Before concluding this article, I want to add a caveat. The report does emphasise that waste exportation is not unilateral – Asian countries do export some waste to Western countries, and they import plastic waste from other Southern hemispheric countries. Unfortunately, there is a lot of grey area surrounding this phenomenon – the flux of waste is hard to quantify as there is little data on it, surprising perhaps when you consider the large multinational industries built around this trade. What is certain, however, is that as long as this trade keeps happening, plastic will keep poisoning our oceans, harming our health and the ecosystem – even the ones we so thoughtfully ditch in the green bin.

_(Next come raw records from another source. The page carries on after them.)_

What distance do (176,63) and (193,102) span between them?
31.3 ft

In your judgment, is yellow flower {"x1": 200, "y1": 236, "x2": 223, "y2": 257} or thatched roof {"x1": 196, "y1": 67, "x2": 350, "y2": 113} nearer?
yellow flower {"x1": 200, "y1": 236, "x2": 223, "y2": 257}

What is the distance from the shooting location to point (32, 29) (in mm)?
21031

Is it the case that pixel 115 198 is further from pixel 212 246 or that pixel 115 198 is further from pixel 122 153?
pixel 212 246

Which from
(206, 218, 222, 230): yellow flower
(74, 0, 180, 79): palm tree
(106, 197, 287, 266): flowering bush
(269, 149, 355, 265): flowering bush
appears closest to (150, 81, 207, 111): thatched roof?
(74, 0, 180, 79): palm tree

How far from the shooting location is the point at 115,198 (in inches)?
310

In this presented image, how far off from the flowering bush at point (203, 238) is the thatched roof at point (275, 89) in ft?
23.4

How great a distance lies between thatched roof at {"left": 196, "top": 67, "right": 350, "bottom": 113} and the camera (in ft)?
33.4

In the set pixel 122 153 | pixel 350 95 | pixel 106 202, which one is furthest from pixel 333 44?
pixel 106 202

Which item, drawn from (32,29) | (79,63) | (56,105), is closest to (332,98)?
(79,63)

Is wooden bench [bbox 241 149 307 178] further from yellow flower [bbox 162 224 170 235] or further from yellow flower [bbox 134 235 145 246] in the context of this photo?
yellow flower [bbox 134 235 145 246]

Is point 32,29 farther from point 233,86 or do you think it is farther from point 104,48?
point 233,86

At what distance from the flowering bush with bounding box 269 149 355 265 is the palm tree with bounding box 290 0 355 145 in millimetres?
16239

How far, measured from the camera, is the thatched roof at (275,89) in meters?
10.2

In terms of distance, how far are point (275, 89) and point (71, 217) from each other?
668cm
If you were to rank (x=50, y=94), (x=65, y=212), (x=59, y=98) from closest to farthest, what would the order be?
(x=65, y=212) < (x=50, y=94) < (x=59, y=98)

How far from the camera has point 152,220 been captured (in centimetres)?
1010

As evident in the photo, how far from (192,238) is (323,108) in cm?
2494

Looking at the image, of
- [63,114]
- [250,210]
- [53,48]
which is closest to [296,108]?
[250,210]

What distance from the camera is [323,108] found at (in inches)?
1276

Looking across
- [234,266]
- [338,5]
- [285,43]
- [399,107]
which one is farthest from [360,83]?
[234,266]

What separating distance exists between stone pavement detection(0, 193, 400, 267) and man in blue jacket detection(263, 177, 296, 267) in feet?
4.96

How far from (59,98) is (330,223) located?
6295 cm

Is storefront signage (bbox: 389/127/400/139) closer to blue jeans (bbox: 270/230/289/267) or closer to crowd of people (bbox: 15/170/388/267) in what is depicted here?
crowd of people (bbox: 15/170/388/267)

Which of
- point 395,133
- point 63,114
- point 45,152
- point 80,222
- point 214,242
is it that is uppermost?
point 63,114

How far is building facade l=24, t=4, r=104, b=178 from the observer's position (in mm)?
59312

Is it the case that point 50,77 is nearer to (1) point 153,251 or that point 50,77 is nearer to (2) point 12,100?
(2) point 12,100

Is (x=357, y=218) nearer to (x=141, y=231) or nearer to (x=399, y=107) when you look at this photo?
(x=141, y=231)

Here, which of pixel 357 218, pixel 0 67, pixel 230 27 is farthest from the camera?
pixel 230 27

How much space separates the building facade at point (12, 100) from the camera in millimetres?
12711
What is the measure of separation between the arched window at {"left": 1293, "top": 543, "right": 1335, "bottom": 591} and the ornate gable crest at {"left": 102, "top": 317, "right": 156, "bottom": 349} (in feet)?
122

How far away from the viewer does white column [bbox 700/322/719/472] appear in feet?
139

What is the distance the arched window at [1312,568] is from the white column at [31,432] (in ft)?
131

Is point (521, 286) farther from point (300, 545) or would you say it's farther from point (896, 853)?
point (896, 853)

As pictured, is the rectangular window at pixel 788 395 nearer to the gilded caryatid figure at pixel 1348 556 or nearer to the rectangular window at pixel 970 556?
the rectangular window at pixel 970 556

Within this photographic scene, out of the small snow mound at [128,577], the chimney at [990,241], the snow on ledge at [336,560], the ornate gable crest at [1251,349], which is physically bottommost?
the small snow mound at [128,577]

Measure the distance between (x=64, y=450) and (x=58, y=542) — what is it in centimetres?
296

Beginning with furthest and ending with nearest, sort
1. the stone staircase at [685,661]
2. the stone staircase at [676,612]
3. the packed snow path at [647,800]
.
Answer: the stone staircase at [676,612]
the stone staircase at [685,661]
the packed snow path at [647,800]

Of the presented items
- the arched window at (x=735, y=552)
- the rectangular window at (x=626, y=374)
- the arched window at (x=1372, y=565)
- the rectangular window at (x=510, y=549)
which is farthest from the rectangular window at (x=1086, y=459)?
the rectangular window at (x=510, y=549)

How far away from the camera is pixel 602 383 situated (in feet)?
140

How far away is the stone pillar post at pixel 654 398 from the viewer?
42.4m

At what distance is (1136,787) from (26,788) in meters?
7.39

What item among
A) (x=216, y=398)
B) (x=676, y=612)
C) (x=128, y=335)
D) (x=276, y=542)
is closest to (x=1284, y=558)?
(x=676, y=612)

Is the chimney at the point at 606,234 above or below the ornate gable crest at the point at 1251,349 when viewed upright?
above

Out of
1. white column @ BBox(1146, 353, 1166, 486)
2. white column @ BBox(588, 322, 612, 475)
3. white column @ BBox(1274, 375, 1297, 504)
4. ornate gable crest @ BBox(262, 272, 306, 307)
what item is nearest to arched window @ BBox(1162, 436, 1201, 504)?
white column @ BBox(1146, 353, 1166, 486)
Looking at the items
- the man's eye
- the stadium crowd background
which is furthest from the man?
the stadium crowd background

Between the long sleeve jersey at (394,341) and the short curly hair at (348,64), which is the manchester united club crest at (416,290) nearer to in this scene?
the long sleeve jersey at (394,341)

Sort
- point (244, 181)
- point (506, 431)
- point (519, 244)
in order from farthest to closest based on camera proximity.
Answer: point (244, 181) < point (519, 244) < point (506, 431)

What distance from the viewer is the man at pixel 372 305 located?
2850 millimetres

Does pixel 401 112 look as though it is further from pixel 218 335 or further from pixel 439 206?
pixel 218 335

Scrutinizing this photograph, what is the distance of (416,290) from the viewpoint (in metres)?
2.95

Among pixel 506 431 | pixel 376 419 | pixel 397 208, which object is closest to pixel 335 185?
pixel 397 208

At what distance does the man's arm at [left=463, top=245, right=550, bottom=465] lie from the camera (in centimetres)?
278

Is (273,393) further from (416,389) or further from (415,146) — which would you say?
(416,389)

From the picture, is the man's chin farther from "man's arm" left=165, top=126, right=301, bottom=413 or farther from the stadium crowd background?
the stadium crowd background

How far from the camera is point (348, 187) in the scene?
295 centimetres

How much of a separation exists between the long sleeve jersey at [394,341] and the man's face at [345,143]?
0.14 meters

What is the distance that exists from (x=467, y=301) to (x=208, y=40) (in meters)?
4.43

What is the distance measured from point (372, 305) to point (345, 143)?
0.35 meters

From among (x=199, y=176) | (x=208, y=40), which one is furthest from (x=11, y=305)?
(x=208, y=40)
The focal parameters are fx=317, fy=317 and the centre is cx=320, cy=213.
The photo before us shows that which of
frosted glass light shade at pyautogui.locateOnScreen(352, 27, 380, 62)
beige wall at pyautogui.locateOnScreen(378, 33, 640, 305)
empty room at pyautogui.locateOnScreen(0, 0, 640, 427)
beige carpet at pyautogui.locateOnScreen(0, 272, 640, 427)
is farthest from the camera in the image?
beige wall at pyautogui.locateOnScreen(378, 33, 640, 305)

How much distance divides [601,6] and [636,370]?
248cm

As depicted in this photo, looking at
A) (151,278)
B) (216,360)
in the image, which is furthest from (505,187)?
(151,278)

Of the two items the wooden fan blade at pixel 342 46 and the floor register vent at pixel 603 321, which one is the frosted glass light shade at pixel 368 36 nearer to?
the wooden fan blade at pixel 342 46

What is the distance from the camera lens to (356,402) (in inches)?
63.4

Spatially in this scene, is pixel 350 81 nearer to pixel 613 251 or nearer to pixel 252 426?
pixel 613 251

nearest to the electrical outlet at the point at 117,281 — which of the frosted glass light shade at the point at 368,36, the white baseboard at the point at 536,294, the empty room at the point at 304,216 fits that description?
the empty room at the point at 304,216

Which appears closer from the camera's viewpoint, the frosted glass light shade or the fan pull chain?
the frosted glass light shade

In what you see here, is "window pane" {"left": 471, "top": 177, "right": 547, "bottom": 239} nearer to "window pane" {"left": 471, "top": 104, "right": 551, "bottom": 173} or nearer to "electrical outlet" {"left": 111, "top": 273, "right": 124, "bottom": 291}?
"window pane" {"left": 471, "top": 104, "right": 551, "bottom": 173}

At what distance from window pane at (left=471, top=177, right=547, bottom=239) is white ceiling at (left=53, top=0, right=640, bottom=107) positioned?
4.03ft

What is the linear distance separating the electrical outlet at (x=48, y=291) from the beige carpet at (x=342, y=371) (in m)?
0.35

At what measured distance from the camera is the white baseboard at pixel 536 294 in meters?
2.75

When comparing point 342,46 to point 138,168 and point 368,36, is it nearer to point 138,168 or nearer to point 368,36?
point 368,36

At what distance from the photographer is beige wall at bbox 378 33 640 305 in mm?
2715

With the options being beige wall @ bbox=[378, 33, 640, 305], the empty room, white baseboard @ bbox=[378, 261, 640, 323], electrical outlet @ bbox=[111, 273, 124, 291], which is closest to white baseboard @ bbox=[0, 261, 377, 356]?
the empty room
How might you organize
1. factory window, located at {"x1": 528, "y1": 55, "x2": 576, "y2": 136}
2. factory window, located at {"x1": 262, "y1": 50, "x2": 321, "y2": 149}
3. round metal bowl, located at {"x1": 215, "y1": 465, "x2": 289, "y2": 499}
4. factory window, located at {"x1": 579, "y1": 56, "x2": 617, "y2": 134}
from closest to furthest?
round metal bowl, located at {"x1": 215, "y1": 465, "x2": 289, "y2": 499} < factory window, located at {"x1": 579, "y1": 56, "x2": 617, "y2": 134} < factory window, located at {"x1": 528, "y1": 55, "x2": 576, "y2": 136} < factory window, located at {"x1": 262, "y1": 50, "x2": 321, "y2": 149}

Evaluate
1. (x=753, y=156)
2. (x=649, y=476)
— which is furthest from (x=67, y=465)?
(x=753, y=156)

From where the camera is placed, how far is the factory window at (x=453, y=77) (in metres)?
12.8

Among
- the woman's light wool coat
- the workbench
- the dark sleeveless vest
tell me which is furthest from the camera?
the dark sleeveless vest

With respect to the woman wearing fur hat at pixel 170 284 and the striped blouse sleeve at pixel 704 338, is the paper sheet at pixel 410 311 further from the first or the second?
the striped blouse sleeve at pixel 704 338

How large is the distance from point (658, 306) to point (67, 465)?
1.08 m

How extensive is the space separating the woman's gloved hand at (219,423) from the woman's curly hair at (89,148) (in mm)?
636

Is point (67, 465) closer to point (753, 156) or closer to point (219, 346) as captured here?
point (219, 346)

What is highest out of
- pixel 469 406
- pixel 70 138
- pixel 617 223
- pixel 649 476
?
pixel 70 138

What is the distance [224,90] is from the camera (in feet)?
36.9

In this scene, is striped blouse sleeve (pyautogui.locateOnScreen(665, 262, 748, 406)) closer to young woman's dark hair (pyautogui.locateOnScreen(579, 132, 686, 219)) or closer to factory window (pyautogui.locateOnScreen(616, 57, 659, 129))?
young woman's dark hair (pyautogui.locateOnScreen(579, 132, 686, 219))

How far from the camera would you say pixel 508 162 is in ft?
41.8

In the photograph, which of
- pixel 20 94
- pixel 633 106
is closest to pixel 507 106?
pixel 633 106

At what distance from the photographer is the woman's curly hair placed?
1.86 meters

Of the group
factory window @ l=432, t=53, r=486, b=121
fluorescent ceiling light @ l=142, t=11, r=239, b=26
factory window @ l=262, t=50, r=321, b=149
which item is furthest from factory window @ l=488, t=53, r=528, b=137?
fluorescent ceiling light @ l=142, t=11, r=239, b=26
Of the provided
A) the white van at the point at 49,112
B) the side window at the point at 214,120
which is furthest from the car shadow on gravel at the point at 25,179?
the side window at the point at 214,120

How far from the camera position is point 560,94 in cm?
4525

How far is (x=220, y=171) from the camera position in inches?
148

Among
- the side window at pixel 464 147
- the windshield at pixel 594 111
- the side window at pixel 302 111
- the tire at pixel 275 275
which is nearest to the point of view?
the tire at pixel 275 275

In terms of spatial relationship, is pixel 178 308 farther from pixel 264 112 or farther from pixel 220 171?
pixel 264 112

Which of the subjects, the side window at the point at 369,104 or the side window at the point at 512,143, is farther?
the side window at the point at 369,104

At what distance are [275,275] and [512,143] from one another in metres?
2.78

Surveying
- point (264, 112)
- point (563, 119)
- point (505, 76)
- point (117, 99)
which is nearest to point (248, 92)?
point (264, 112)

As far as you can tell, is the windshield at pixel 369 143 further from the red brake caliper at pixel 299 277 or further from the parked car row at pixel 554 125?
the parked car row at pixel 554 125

Obviously, I am not telling people to go all out and completely quit sorting out their waste – as it does significantly improve the chance of it being recycled. But the takeaway from this is that it is not enough – and that we must stop blaming foreign countries for their lack of action and take responsibility for our inaction. Not only must we build more efficient recycling plants, but we must also reduce plastic production. Half of the plastics being made annually are for packaging purposes – packaging our food, our shampoo, and for Amazon deliveries. Policies are slow to be implemented and rarely are they enough: if we want to protect turtles and penguins from premature death, we must become more responsible with our use – and not assume that the green bin is a magic hat that makes pollution disappear.
All information and data are taken from the report ‘POLLUTION PLASTIQUE :UNE BOMBE À RETARDEMENT ?’ Presented by M. Philippe BOLO, deputy, and Mme Angèle PRÉVILLE, senator on December 10, 2020.